Il secondo descrive il torpore estivo della natura al sole arido dopo una tempesta, come annunciato nel primo movimento, raggiungendo la sua massima violenza alla fine dell’Autunno (il terzo), che sembra presieduto dal dio Bacco: ha l’ebbrezza soporifera di un abitante del villaggio, vendemmiando felicemente, poi, all’alba, appare una nuova figura, il cacciatore, con i suoi corni e i suoi cani in cerca di prede. Nell’ Inverno (il quarto), predominano le immagini sonore della neve e del ghiaccio, elementi tipici di questa stagione.

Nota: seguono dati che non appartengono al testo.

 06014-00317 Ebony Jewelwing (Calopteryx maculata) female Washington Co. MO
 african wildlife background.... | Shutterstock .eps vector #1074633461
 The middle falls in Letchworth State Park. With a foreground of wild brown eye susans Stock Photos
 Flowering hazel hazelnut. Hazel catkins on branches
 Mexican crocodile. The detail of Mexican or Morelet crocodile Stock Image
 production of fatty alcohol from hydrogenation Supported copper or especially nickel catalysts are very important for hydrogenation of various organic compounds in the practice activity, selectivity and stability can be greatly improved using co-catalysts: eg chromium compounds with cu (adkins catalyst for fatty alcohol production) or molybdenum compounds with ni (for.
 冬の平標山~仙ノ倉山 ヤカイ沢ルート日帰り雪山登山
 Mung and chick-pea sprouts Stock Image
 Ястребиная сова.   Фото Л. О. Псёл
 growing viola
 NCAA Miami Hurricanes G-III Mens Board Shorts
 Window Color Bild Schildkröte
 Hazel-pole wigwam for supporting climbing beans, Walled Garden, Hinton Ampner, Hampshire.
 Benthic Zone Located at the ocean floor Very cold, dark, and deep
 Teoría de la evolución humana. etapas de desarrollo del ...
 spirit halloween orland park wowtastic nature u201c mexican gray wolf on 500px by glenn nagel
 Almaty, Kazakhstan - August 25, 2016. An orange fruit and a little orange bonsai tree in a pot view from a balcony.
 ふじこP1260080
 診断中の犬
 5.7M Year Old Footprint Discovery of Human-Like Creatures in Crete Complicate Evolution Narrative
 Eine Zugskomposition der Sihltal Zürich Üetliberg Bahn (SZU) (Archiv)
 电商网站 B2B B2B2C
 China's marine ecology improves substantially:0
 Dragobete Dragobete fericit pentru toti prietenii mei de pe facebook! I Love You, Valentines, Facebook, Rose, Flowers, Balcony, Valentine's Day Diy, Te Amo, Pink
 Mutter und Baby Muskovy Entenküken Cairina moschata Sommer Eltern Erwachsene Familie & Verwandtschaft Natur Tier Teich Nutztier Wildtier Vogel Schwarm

La popolarità di questo componimento risale allo stesso momento della sua creazione, tanto che, soprattutto del primo concerto, La Primavera, circolarono in Francia alcune copie con imitazioni scritte a mano degli arrangiamenti. Verso la fine degli anni ’30 del XVIII secolo, il pubblico veneziano cominciò a mostrare  poco interesse verso la sua musica, così Vivaldi decise, nel 1741, di tentare la fortuna oltralpe dirigendosi  a Vienna, dove morì in povertà assoluta un mese dopo il suo arrivo.

Dopo la sua morte, la sua musica cadde nell’oblio per un lungo periodo; la riscoperta di queste opere  non avvenne prima del ventesimo secolo, grazie alla mano paziente di Bach, che aveva trascritto precedentemente i suoi dodici concerti per diversi strumenti.

A soli due anni dalla ripresa e dalla diffusione della sua opera, la musica di Vivaldi divenne tra la più eseguita nel mondo. Nonostante il triste epilogo del compositore veneziano e il lungo periodo di abbandono, l’opera di Vivaldi contribuì, attraverso Bach, a gettare le basi per quella che sarebbe stata la musica dei maestri del classicismo, in particolare in Francia, e a consolidare la struttura del concerto solista.